Behind the body horror, Titane director Julia Ducournau says her Cannes Palme d'Or winner is all about love
The French filmmaker upends genres as much as ideas about gender
Titane is now screening at Cineplex Fifth Avenue Cinemas and other venues.
THE RUMOURS ARE true: Titane is about a character who has sex with a car. She’s also a psychokiller whose weapon of choice is the hairstick that holds up her wild platinum mane.
But French writer-director Julia Ducournau is here to tell you that her film is actually about love
At the Cannes Film Festival earlier this summer Ducournau became only the second woman in history to take home the Palme d’Or. Her win came for what the BBC called “the most shocking film of 2021”.
To their point: Titane has a mix of metal, motor oil, blood, and nudity that hasn’t been seen since David Cronenberg’s Crash.
Speaking to Stir via Zoom amid a media frenzy around the movie, Ducournau says she isn’t insulted by suggestions that she’s made an ultraviolet sex thriller, as one headline dubbed it on the day of our interview. It’s just that they’re kind of missing the point.
“Obviously that does not go as far as to talk about the way my film morphs or transforms throughout in order to lead to something that is way more tender and way more loving than that,” says the director, who upended genres in her equally provocative debut feature, 2016’s Raw. “What I’m trying to do is create a new territory and new language that is my own. I’m trying to subvert the codes of different types of film—body horror being obviously the most graphic and obvious one, but I also very much use the grammar of comedy, the grammar of thriller, and the grammar of drama. Drama is very useful when you want to create this kind of ascending movement from darkness to the light and love.”
In Titane, newcomer Agathe Rousselle’s Alexia is a car-show model who has a gigantic scar behind her ear where doctors used titanium (“titane”) to glue her skull together after a childhood highway accident. Following a rampage through her seaside city on a killing spree, she has to go into hiding, disguising herself as the long-missing son of a grieving fireman.
From there Titane morphs from extreme car-fetish sci-fi nightmare to something much more difficult to pin down—a work that’s transgressive and that pushes beyond gender constraints. And those things happen, in the most unexpected ways, in the growing bond between Alexia and her tormented father figure.
“You don’t expect to be moved by something that starts so violently—and yet, for me it makes sense that it can only emerge from a place where you have no humanity,” Ducournau says. “My two characters have to move beyond all the lies and all the violence in order to get to this very unconditional love by the end.”
The filmmaker turns expectations upside down even within single scenes. The most striking example is the crazily audacious, unedited long take near the beginning, where we meet Alexia at a neon-lit car show. The camera tracks behind her as she pushes her way through the mostly male crowd, past writhing female car models, and then circles around to the flame-emblazoned hood of a vintage Cadillac. There, stripped to yellow fishnets and a gold lamé bikini, she humps and grinds away. Sound exploitive? Again, the director says you’re missing the point.
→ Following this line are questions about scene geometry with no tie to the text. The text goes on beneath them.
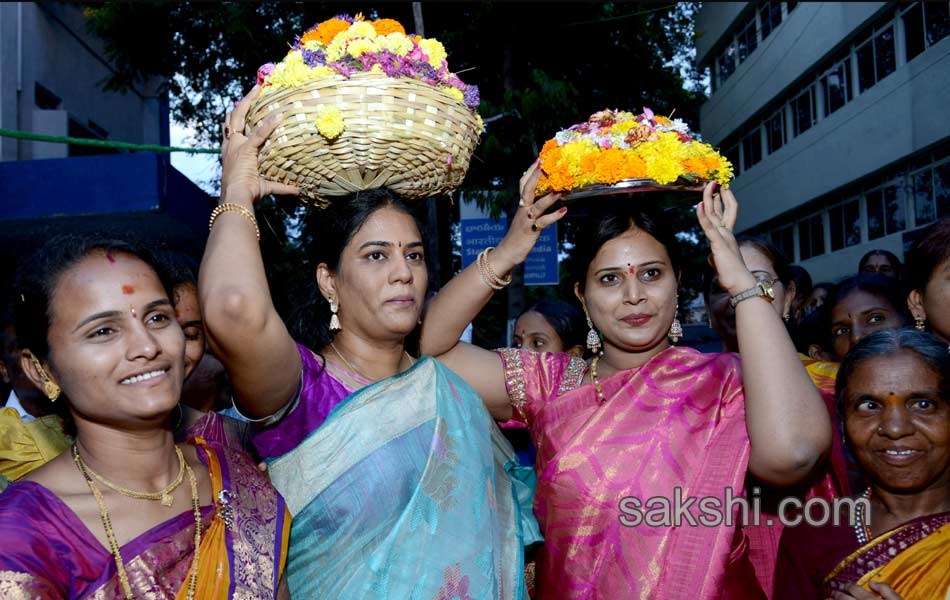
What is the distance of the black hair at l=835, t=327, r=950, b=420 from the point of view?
2.69 m

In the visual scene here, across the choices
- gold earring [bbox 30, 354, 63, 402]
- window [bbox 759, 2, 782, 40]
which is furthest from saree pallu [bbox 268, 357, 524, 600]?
window [bbox 759, 2, 782, 40]

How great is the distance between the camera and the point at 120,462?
81.9 inches

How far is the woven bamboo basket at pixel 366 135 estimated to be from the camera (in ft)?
7.52

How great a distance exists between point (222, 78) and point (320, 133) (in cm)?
1015

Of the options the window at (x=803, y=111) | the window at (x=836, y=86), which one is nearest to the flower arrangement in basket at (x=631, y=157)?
the window at (x=836, y=86)

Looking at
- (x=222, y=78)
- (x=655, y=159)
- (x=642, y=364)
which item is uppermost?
(x=222, y=78)

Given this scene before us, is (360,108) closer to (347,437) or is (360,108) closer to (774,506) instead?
(347,437)

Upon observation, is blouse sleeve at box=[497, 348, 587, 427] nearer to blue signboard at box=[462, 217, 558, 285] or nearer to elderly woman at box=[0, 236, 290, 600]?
elderly woman at box=[0, 236, 290, 600]

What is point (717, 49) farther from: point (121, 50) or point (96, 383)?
point (96, 383)

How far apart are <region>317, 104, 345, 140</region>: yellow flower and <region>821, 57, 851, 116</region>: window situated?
699 inches

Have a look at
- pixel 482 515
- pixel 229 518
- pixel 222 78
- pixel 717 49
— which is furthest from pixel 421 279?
pixel 717 49

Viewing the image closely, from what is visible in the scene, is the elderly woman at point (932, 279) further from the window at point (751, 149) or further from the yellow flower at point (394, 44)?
the window at point (751, 149)

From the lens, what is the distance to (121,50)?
1105 cm

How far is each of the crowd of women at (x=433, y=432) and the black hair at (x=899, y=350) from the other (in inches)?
0.5
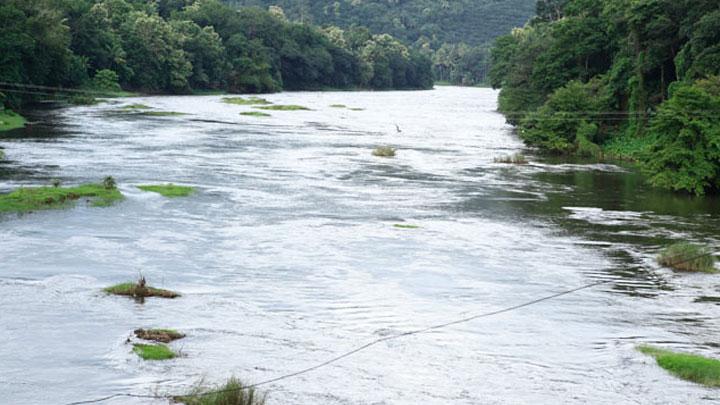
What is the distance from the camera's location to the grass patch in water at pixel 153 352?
21.9 meters

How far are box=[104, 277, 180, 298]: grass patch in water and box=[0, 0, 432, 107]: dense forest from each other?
58586mm

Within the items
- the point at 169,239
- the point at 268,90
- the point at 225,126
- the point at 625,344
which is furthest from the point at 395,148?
the point at 268,90

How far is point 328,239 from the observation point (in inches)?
1448

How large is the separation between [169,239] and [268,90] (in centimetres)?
13419

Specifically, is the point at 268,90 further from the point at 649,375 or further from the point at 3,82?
the point at 649,375

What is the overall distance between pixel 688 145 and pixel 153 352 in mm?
36184

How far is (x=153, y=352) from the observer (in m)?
22.2

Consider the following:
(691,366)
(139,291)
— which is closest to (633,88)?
(691,366)

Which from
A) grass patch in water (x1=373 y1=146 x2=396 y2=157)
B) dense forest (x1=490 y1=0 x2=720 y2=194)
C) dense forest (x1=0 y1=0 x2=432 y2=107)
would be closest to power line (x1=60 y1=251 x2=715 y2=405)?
dense forest (x1=490 y1=0 x2=720 y2=194)

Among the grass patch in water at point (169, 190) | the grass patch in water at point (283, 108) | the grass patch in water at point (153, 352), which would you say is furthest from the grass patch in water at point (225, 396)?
the grass patch in water at point (283, 108)

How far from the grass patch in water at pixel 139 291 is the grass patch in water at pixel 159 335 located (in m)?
3.44

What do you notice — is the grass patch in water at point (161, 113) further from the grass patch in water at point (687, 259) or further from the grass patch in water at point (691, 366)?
the grass patch in water at point (691, 366)

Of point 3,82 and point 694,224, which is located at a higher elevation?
point 3,82

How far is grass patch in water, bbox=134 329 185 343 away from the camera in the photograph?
23219 millimetres
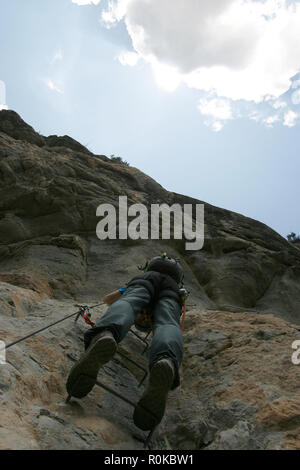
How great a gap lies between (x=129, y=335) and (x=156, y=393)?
2.27 meters

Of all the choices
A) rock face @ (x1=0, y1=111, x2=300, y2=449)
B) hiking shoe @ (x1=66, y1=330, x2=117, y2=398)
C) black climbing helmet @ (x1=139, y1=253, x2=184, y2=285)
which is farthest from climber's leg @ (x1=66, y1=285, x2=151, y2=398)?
black climbing helmet @ (x1=139, y1=253, x2=184, y2=285)

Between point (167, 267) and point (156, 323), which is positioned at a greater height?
point (167, 267)

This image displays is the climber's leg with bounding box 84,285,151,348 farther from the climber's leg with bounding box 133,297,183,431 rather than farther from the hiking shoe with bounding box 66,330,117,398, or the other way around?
the climber's leg with bounding box 133,297,183,431

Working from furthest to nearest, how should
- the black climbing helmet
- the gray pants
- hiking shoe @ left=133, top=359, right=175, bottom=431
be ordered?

“I knew it had to be done in one shot,” says Ducournau, who cops to writing out every scene in detail, even if, frequently, there’s little to no dialogue. “At first it has to mimic the male gaze that would be focused on all the hostesses, and that would objectify them as much as the cars. That’s why the hostesses have costumes that are metallic, that are laminated: that reminds you of the hoods of the cars.
She continues: “When we get to Alexia, she looks through the camera all the way through her choreography, and she plays with us, she smiles at us, she shows her desire to us—and by doing that she becomes active in the shot. She’s no longer passive. She’s the one gazing at you through the lens, and now it’s her own narrative. It’s not you looking at her. It’s her looking at you.”
We won’t tell you what the character does to one of her more sexually aggressive fans after that.
From this objectified idea of fatal femininity, the preternaturally committed Rousselle transforms into someone less easily categorized, from her horrifically broken nose and shaved head to the fact she’s leaking Pennzoil.
“Femininity and masculinity are a social construct,” the filmmaker begins. “I try to subvert all the representation of the genders and I try to debunk stereotypes. I try to treat the characters equally, and this goes as far as how I try to film their bodies….When you show them as incredibly vulnerable as far as their bodies are concerned, I think it's a place for universal identification.”
As for Alexia: “The more her body transforms, and the less she looks human, the more she humanizes,” Ducournau explains. “So it was always about blurring the boundaries of what we think identity is, or should be, and trying to present a character at the end who is complete—beyond gender and beyond her own skin.”
And there you have it. What may ultimately be the most shocking part about the most shocking film of 2021 is that it’s made by a visionary who dreams of a more inclusive world—one where, no matter how you identify, you sometimes just need a hug. “That goes with creating all forms of character, creating all forms of situations,” she says. “And just trying to put yourself in the shoes of as many people as you can imagine.” Even, obviously, those who ooze motor oil.